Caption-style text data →
******************************

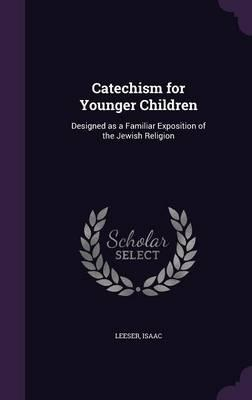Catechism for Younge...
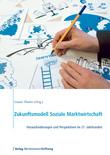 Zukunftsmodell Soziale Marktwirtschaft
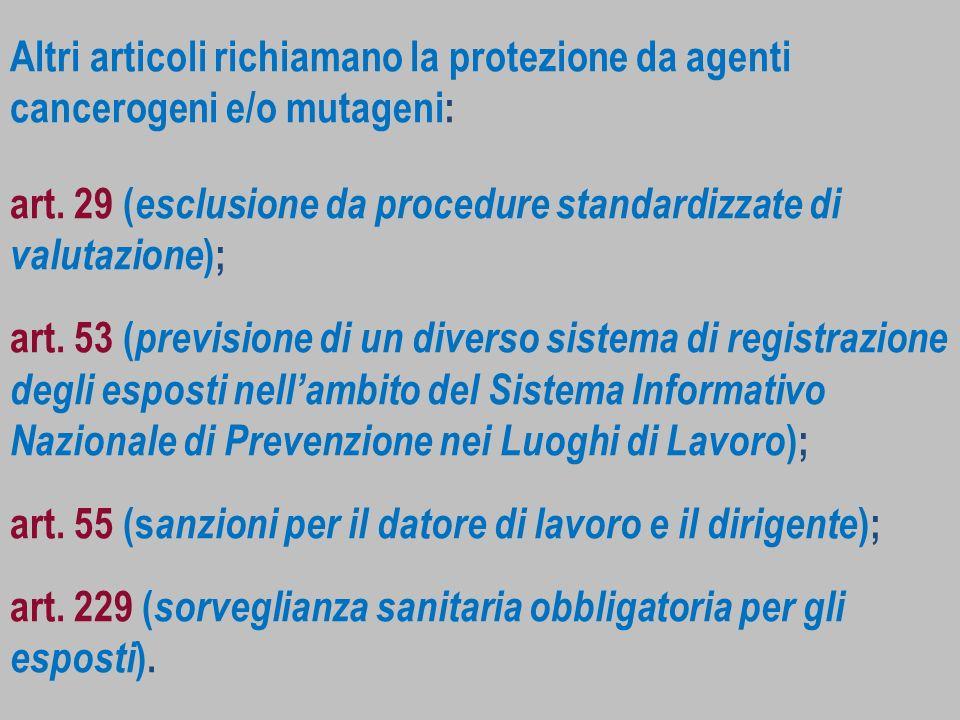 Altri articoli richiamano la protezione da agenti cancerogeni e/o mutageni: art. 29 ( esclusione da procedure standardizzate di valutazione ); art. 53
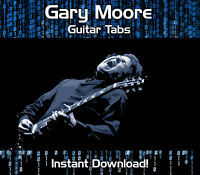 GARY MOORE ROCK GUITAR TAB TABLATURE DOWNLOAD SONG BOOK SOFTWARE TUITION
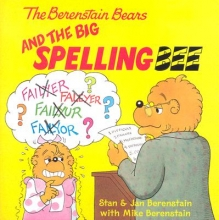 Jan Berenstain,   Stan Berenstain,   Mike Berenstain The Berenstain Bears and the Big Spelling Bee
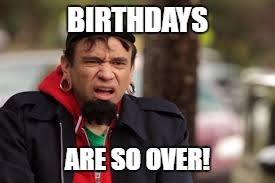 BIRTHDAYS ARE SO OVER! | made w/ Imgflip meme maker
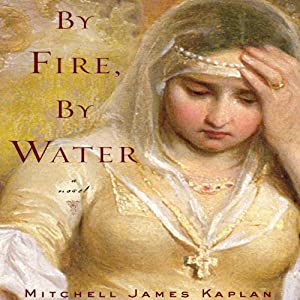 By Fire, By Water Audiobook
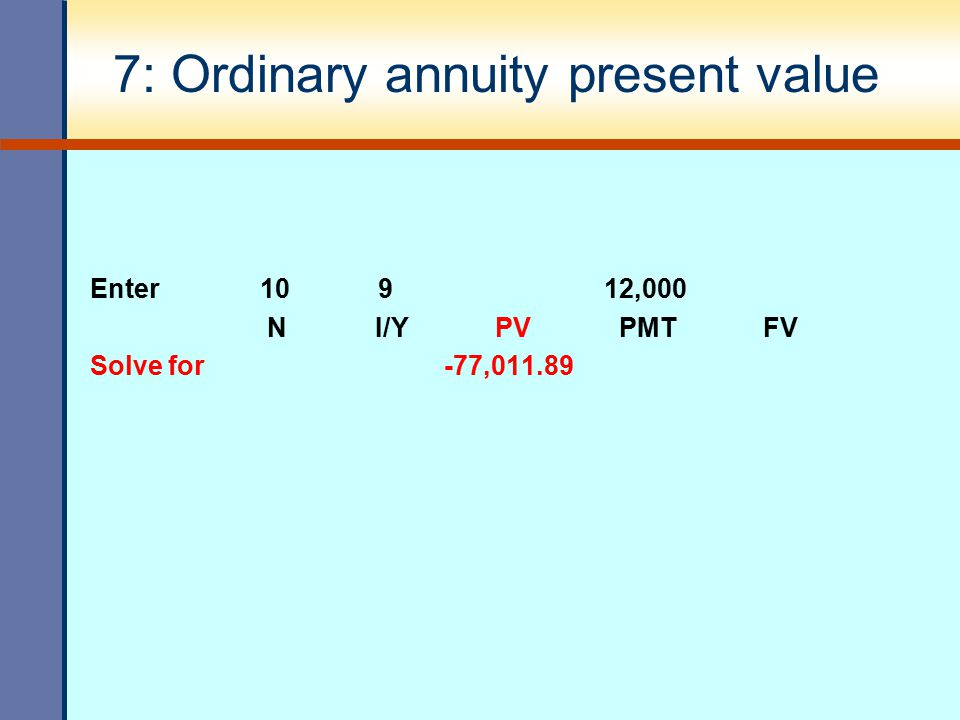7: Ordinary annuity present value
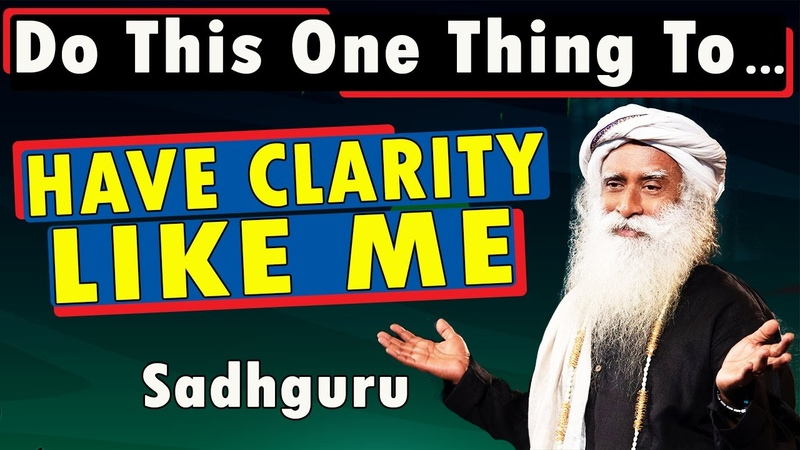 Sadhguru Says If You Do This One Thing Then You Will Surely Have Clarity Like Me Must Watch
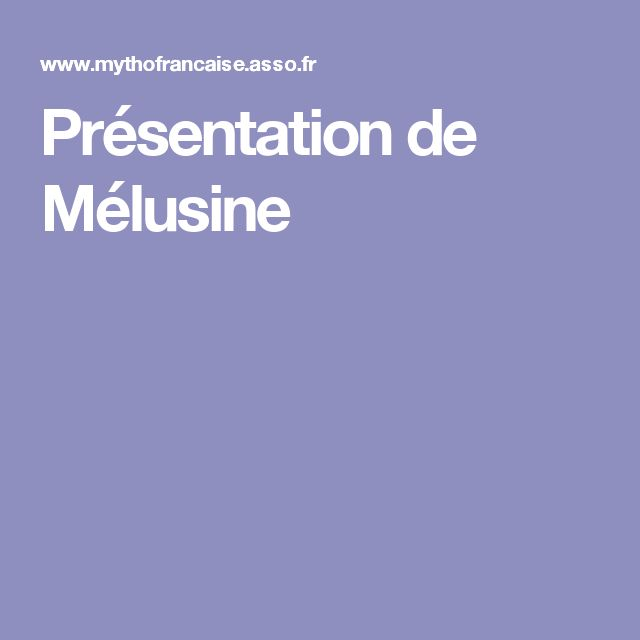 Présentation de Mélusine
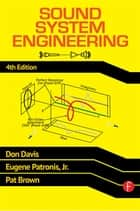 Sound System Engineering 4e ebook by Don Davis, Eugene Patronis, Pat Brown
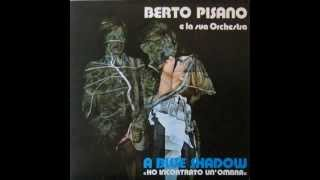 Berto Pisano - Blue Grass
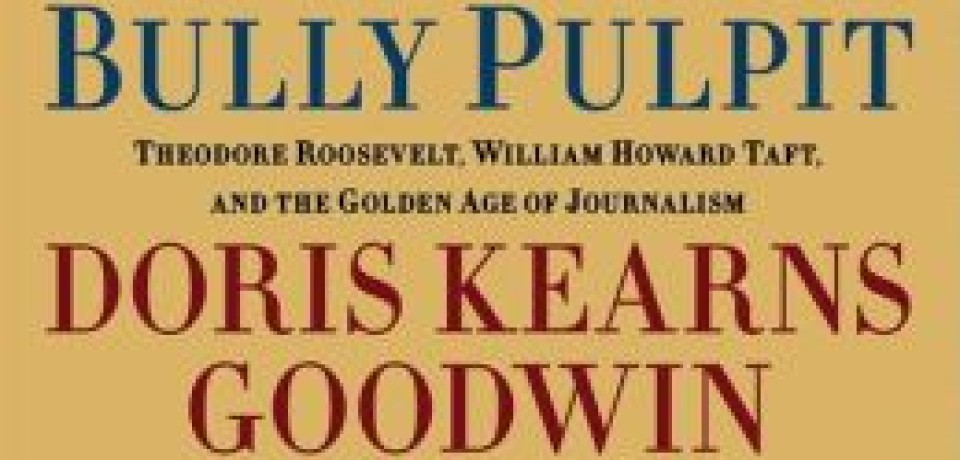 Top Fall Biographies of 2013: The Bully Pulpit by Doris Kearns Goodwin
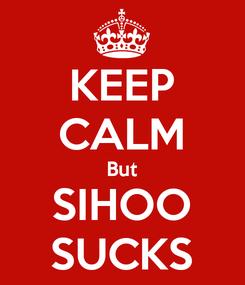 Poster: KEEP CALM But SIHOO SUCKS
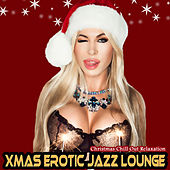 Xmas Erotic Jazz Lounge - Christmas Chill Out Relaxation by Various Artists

******************************

What to produce →
Pictures should not appear in the copy. Write out exactly the lines above from the first one through the line that contains "Sound System Engineering".

Output →
Catechism for Younge...
 Zukunftsmodell Soziale Marktwirtschaft
 Altri articoli richiamano la protezione da agenti cancerogeni e/o mutageni: art. 29 ( esclusione da procedure standardizzate di valutazione ); art. 53
 GARY MOORE ROCK GUITAR TAB TABLATURE DOWNLOAD SONG BOOK SOFTWARE TUITION
 Jan Berenstain,   Stan Berenstain,   Mike Berenstain The Berenstain Bears and the Big Spelling Bee
 BIRTHDAYS ARE SO OVER! | made w/ Imgflip meme maker
 By Fire, By Water Audiobook
7: Ordinary annuity present value
 Sadhguru Says If You Do This One Thing Then You Will Surely Have Clarity Like Me Must Watch
 Présentation de Mélusine
 Sound System Engineering 4e ebook by Don Davis, Eugene Patronis, Pat Brown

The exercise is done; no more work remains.